**Extrait du document:**
----

Dans le même temps, le Gouvernement décidait de suspendre pour trois mois l’examen des demandes d’asile en provenance d’Afrique du Nord ; avec un objectif clair de reconduire les migrants dans leur pays d’origine. Ce qui inquiète Athènes tient en le nombre de personnes arrivées en Crète en provenance de Libye, un trajet autrefois peu emprunté car plus long et périlleux mais qui se développe : 9000 arrivées en quelques semaines, le double de 2024. A noter que la Grèce avait déjà pris des mesures de sécurité à sa frontière terrestre avec la Turquie en 2020.

----

**Partie données:**

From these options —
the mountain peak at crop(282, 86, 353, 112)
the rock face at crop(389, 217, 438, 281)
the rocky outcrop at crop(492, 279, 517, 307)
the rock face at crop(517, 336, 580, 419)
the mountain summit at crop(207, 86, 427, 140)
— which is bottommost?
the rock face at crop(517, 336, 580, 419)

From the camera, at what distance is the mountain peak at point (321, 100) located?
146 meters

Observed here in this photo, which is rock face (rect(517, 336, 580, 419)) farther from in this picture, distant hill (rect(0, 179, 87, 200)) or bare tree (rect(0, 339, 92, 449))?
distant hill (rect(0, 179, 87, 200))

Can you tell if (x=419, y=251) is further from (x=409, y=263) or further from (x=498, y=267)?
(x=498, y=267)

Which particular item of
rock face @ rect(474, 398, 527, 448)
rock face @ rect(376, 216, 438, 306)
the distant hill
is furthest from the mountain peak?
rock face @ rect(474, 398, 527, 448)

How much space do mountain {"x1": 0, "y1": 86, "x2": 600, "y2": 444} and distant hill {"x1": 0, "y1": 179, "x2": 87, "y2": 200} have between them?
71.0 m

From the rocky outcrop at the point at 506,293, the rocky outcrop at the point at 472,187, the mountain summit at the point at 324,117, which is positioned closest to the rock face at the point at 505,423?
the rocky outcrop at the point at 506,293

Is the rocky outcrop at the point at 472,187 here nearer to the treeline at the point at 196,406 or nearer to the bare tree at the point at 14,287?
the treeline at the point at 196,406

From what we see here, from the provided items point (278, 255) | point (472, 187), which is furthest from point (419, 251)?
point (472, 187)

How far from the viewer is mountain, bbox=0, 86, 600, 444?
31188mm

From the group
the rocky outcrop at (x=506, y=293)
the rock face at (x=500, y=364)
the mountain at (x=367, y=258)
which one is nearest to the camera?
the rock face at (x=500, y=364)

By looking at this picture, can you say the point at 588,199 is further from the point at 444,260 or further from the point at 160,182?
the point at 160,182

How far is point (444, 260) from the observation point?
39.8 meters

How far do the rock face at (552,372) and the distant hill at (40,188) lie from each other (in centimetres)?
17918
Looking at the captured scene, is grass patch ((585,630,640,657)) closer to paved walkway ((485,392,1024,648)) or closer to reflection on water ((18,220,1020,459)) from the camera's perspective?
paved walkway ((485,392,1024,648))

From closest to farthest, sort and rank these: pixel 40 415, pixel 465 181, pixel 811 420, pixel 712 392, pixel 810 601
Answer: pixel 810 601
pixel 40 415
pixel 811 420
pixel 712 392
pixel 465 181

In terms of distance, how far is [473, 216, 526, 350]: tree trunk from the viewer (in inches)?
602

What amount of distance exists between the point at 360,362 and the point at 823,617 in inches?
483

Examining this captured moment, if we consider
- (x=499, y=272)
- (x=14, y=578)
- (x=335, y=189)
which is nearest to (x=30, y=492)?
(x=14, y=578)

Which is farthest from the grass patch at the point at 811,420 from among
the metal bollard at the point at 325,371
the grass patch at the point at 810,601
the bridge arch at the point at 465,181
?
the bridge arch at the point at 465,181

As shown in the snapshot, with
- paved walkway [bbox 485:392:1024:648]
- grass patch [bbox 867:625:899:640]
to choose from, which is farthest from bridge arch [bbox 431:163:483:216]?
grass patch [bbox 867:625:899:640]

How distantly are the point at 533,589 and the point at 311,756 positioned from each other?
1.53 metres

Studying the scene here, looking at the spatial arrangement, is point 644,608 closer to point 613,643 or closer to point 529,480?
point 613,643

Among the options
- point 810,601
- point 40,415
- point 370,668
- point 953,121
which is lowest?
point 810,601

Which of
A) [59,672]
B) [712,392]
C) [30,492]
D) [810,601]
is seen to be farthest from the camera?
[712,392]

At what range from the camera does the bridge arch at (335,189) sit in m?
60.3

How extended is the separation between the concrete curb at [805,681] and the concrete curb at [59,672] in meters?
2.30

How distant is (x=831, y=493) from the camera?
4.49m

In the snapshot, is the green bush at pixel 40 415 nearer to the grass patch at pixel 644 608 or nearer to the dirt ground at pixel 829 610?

----

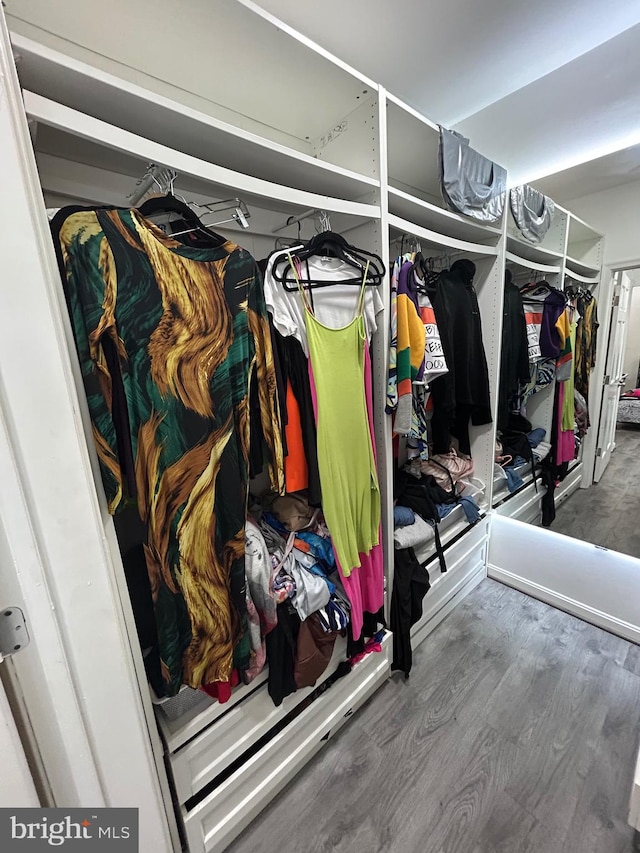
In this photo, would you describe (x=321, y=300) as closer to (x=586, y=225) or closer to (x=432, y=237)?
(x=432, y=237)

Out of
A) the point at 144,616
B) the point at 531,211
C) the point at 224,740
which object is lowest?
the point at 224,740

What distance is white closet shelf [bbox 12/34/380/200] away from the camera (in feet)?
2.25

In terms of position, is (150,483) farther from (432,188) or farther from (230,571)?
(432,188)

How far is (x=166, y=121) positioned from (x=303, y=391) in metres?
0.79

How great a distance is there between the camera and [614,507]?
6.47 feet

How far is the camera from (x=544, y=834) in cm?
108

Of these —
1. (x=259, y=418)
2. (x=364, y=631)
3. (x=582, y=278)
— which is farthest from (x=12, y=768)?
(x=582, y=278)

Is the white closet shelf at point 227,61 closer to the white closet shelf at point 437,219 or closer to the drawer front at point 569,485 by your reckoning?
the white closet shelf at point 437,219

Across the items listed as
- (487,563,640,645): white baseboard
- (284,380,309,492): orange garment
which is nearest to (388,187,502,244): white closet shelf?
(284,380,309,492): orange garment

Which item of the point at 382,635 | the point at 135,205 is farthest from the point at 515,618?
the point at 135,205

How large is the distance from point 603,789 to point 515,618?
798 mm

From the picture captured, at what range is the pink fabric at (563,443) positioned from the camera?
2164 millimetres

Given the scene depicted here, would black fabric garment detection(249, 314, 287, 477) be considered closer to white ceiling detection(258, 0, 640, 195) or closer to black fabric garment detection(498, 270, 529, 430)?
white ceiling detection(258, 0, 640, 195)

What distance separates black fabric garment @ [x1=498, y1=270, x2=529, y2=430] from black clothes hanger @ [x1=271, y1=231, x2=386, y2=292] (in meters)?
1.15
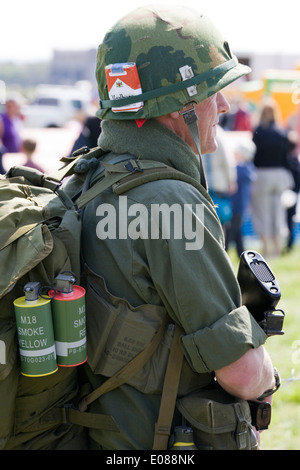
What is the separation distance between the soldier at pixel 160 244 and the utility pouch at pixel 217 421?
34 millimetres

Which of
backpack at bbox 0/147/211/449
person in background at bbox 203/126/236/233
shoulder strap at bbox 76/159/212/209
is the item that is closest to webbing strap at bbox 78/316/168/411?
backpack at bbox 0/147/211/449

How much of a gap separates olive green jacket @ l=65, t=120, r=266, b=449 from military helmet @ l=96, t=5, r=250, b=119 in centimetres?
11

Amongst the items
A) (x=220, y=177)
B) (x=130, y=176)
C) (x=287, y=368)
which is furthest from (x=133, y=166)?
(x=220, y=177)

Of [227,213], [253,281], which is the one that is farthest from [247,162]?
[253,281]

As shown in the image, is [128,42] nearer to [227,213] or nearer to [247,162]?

----

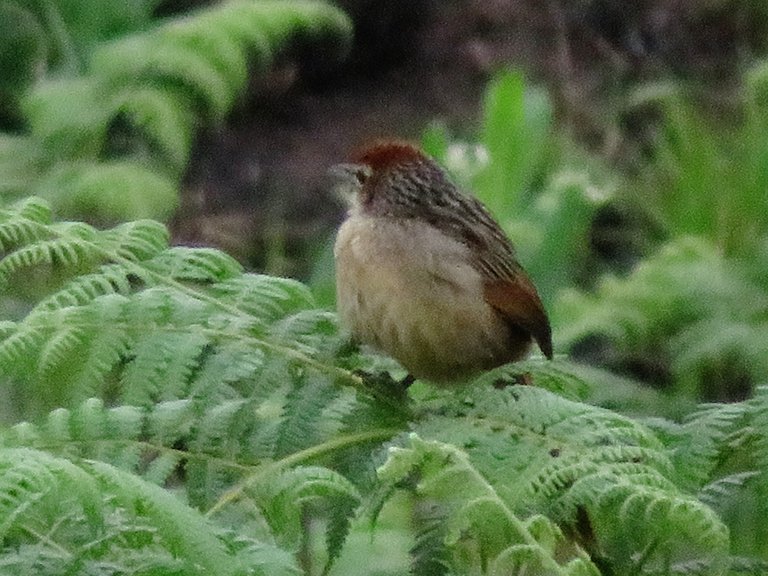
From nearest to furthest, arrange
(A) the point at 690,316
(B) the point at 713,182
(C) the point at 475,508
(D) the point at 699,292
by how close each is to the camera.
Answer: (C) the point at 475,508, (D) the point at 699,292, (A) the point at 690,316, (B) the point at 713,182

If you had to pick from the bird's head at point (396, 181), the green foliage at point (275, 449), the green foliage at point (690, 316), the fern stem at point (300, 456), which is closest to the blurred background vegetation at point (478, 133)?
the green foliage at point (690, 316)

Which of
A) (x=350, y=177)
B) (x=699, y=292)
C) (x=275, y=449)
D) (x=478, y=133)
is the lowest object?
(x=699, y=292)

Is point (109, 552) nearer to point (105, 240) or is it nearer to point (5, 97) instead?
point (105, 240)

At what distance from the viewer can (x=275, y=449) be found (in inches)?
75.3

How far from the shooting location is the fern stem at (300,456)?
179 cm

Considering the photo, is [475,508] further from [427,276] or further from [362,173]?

----

**Exercice proposé 1:**
Relevez toutes les lignes des enregistrements qui contiennent la chaîne « bbox ». Tenez compte des majuscules et des minuscules.
**Exercice proposé 2:**
Poursuivez le texte sur les arrivées de migrants en Crète, en reprenant juste après sa dernière phrase.

**Réponse attendue 1:**
How far from the viewer is mountain, bbox=0, 86, 600, 444?
- paved walkway [bbox 485:392:1024:648]
- grass patch [bbox 867:625:899:640]
to choose from, which is farthest from bridge arch [bbox 431:163:483:216]?
grass patch [bbox 867:625:899:640]
What distance is white closet shelf [bbox 12/34/380/200] away from the camera (in feet)?
backpack at bbox 0/147/211/449
person in background at bbox 203/126/236/233
shoulder strap at bbox 76/159/212/209
is the item that is closest to webbing strap at bbox 78/316/168/411?
backpack at bbox 0/147/211/449

**Réponse attendue 2:**
Sans surprise, plusieurs ONG rejointes par le Commissaire du Conseil de l’Europe aux droits de l’Homme – Michael O’Flaherty ont exprimé leur indignation devant ce projet de loi ; alors que dans le même temps, la Commission européenne a adopté une attitude plutôt réservée. Sans condamner dès le projet du Gouvernement communiqué, Bruxelles va attendre le passage au Parlement avant de se prononcer sur d’éventuelles atteintes aux droits fondamentaux – un discours minimaliste qui reflète l’évolution des mentalités à la Commission face à l’augmentation croissante des franchissements de frontières sur cette route… mais également au regard de la situation en Libye.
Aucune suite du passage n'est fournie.